Bush team has largely written off New Orleans
Bush team has largely written off New Orleans
Posted on Thursday, February 16, 2006
And beyond the city, much of south Louisiana is threatened by the administration's unwillingness to pay for restoration of wetlands.
Jennifer Moses
Star Tribune (Minneapolis, MN)
BATON ROUGE, LA. - Though most of New Orleans resembles Nagasaki after the bomb, President Bush and the Republican-controlled Congress appear to have all but forgotten about it. In his State of the Union address, the president mentioned New Orleans only briefly, and at a news conference five days earlier, he declared in reference to promised federal reconstruction funds, "I want to remind the people in that part of the world, $85 billion is a lot."
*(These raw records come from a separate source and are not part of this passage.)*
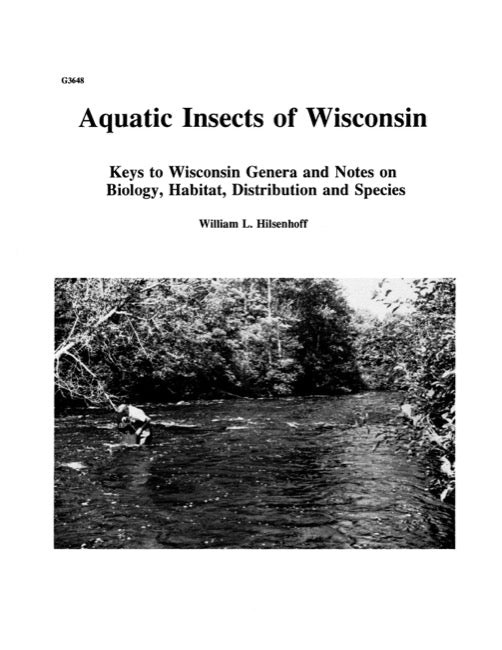 Aquatic Insects of Wisconsin
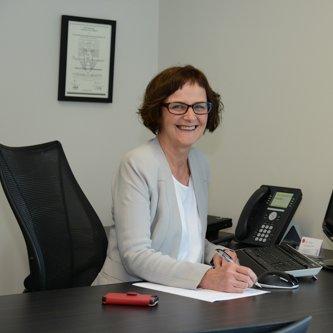 Cheryl Stewart-Richardson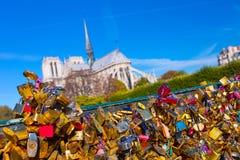 france parigi Vista su Notre Dame Cathedral dal ponte Pont fotografia stock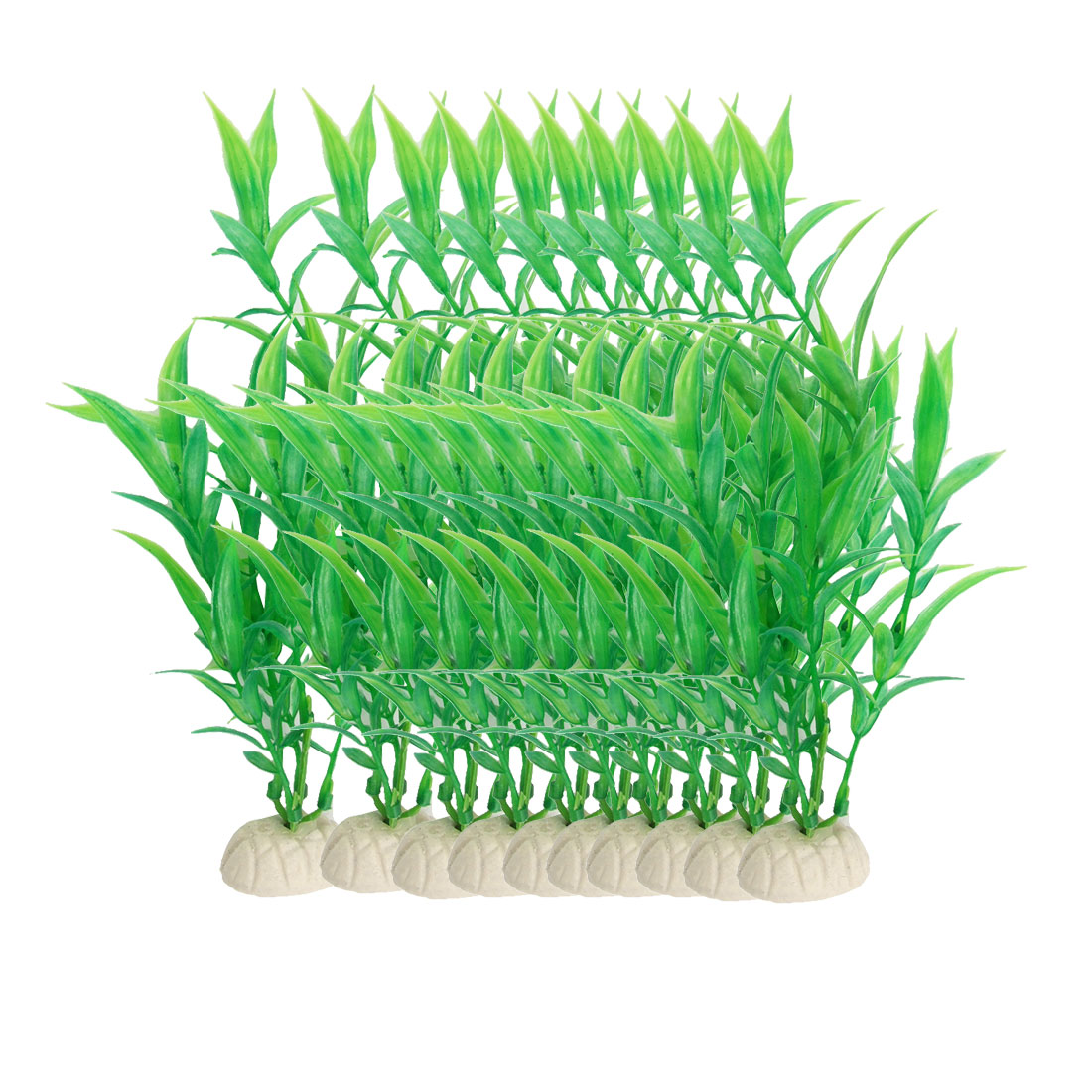 10 Pcs Green Plastic Aquascaping Plant Decor for Aquarium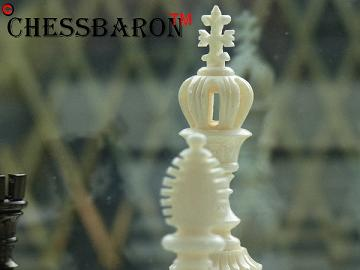 The Suzanna Bone Staunton Chess Pieces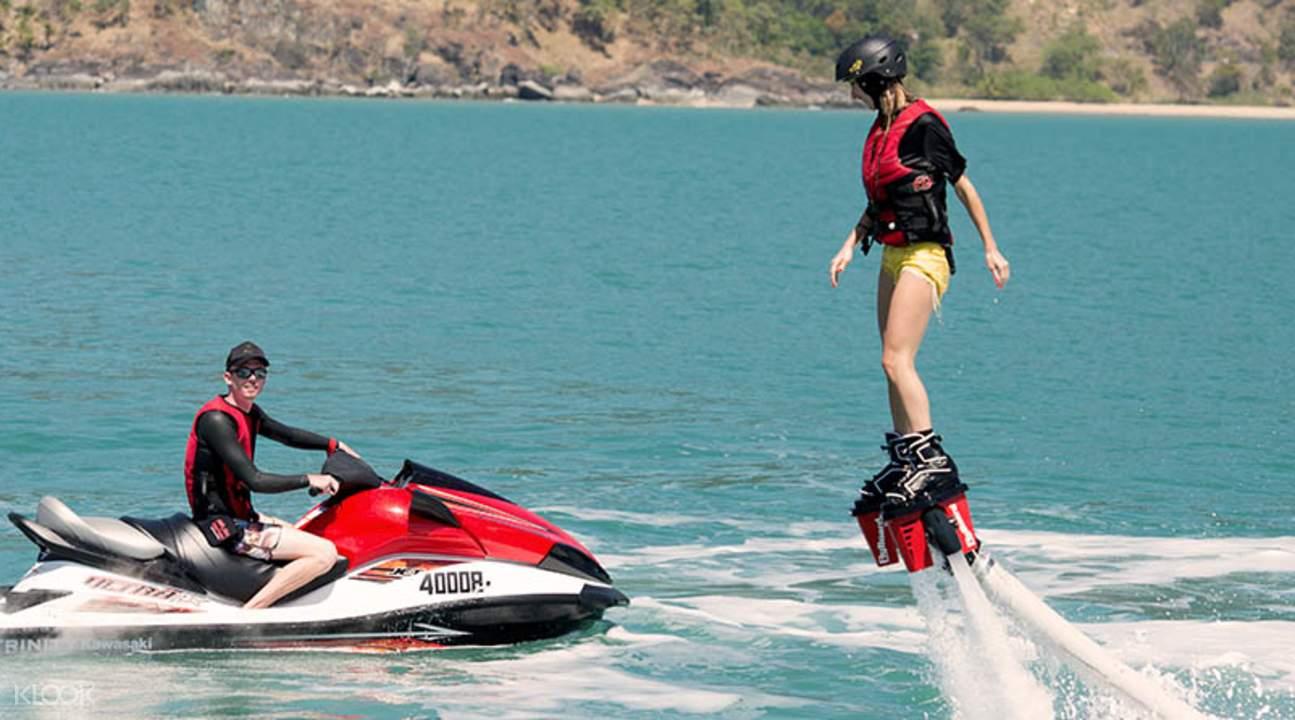 凯恩斯水上飞行器体验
Unfortunately, nothing close to $85 billion has been spent, and that's because most of it is tied up with something called the Stafford Act, which restricts the use of federal money for precisely the kind of things that Louisiana needs to recover, particularly housing relief. It's like giving a kid a dollar to spend on anything he likes as long as it's broccoli. In the meantime, most members of Congress -- 87 percent of the House and 70 percent of the Senate -- haven't bothered to come on down to the Big Easy at all.
The devastation isn't about race, either: Though the Lower Ninth Ward, a largely low-income African-American neighborhood, was a favorite among the national press, every other area that wasn't on "high ground" got devastated as well. Pick any subgroup: White yuppies? Immigrant Asians? Wealthy blacks? Their former neighborhoods are now piles of rubble and mud, too.
With hurricanes Katrina and Rita, Mother Nature wiped out or critically damaged 45 percent of Louisiana's housing. As the president might say: "Forty-five percent is a lot."
At the same time -- and this is so pathetic that it makes you want to weep -- those residents who have returned to New Orleans are agonizing over the question of how best to project the city's image to strike a balance between begging mode (and declaring, quite rightly, that the city is a disaster area) and presenting their city as a place that's worth coming back to, investing in and visiting....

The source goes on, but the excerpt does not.